§ Work to complete:
(a) In the passage about a sleepless night, what did the dog bark at in the early hours of the morning?
(b) Continue the passage about a sleepless night from its last sentence.

My dog may be a grumpy old beagle who snarls if I try to trim her toenails, but she is very attuned to her owner. As I lay sleepless in bed in the early hours of this morning, she barked dutifully at the paper delivery van - something she never does. She sleeps below our bedroom, and she must have sensed I was awake. I am strangely fond of that narky old mutt.
Too much coffee yesterday has undone me. From midnight onwards I slept only in fits and starts. By five am I gave up on sleep, and simply lay thinking. As much as I like to get enough rest, there is something exciting about being the only one awake in the household; I can think with no risk of interruption.
I thought of Mama, my maternal grandmother, and I thought of her quiet laugh, the glass of sherry she often drank as she made herself dinner, her cornflower blue eyes, and her face at the moment when she died. I thought of watching my daughter on stage tonight at her dance concert; how she moves her little body with grace, while her face shows every anxious thought. I thought of my patient yesterday who unexpectedly told me I'd made her feel 'a million dollars'. I thought of how trying to Christmas shop for my brother makes me want to cry. I thought of my friend, Belly, and the incredibly gentle guidance she gives me when I need advice.

§ Provided data:
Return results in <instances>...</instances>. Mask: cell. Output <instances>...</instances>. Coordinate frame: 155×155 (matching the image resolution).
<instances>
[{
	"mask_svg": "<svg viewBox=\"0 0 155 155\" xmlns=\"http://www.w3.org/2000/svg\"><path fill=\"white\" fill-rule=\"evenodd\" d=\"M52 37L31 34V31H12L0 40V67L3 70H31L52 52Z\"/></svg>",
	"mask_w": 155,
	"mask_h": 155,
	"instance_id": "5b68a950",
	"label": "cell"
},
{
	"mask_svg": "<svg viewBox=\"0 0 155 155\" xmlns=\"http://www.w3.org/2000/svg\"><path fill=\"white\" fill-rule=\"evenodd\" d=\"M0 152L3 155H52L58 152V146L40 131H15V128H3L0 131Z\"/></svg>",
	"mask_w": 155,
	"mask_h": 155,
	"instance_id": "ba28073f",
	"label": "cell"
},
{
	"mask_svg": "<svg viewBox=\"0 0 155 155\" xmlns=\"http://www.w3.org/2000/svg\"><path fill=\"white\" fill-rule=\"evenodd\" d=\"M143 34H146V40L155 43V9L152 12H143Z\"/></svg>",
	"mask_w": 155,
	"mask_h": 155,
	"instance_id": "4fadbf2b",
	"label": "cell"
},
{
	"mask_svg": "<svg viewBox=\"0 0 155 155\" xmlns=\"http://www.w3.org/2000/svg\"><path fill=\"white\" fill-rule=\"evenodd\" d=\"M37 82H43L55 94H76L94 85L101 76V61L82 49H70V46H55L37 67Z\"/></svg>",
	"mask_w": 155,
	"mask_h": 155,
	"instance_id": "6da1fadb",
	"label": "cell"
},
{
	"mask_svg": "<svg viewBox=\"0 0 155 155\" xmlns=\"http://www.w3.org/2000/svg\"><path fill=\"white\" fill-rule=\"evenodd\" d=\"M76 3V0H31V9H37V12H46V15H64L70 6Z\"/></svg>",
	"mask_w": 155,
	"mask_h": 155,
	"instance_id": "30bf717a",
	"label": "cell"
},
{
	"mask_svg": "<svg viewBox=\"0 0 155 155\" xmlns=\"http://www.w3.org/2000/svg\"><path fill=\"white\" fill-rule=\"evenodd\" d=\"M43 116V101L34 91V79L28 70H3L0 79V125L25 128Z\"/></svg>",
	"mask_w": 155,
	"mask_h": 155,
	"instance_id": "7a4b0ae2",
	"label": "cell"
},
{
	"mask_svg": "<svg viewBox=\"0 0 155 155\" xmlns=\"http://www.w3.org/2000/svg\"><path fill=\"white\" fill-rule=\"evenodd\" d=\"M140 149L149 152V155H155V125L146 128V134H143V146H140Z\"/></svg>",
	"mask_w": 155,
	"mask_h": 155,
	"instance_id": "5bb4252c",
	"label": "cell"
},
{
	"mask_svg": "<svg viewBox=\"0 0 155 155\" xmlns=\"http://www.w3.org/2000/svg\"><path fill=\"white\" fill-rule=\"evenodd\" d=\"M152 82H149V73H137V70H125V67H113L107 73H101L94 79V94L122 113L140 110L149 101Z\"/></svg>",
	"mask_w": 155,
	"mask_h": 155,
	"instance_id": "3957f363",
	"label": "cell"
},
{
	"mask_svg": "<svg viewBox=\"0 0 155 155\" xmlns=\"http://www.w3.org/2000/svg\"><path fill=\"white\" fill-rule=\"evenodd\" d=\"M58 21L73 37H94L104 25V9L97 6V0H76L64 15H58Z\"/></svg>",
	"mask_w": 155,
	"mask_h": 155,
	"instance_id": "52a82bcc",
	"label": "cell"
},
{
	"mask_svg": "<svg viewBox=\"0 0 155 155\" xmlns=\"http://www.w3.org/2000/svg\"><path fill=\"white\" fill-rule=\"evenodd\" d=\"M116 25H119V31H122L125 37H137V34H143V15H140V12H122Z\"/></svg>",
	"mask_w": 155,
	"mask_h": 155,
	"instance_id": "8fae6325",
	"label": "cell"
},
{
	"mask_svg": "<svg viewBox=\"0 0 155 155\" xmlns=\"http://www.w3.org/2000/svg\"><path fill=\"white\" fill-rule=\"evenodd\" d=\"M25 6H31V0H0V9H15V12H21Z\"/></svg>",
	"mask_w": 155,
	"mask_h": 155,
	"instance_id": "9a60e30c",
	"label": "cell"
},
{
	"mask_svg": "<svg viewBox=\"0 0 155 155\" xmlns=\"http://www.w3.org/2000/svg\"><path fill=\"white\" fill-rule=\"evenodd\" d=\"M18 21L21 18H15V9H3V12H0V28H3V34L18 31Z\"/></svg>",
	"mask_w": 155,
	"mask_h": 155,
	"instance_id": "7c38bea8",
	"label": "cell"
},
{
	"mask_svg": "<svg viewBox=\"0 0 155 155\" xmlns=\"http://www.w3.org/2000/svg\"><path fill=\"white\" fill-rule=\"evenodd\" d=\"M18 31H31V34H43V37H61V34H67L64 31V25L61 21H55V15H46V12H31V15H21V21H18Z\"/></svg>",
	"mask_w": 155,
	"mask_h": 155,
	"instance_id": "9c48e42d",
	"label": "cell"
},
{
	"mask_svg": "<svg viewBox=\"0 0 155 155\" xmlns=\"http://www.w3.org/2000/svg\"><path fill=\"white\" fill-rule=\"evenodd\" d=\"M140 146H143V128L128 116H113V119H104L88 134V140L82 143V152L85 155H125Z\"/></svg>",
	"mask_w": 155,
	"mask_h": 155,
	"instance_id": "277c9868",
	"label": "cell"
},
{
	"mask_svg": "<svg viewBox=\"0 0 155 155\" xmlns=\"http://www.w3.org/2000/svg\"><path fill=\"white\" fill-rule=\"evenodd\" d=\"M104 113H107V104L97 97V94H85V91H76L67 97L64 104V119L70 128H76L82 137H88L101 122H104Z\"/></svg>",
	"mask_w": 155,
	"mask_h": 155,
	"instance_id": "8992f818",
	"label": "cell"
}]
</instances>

§ Written answers:
(a) The paper delivery van.

(b)
I tiptoed out of the master bedroom, feeling the lure of writing. I sit in a silent house, gazing out the window. The sky is the colour of faded jeans and the sun is sparkling on leaves and grass and flowers.
It's a new day, full of possibility and promise.
16 comments:
I must have been keeping you company.
I was doing the exact same thing this morning in the wee hours.
It's kinda nice every now and again.
Why does shopping for your brother make you cry?
Too much coffee... maybe you should ask advice of a doctor?
Nice descriptions, though. Here, the sky has been the colour of ashes. Wet ones.
A bit of thinking time is very precious and you obviously spent yours well. I think at 5am after broken sleep I would be thinking mean and cranky thoughts only, but you thought of such good things.
Here I sit, just before I must go to bed, with tears in my eyes, thinking of your maternal grandma and the look on her face when she died. And, now, I will be the one not being able to sleep, for all the thinking I must do this night.
You have an interesting life. Enjoy your children because they grow up so very fast. Blink and they will be gone.
Alipurr and family and son and his wife will all be here in two weeks -- to help husband and I celebrate our 40th anniversary. And, I'm so very happy.
I was going to say I had been awake (but tossing and turning) at the same time as you, but then I remembered the time difference!
It's 4:50 a.m. as I write this comment and I've been up for an hour already. You're right, there is something special about the quiet hours of early morning before the world gets up and starts barking. It's my time to think and pray and... well, I can't say meditate, I have to use the word "vegetate".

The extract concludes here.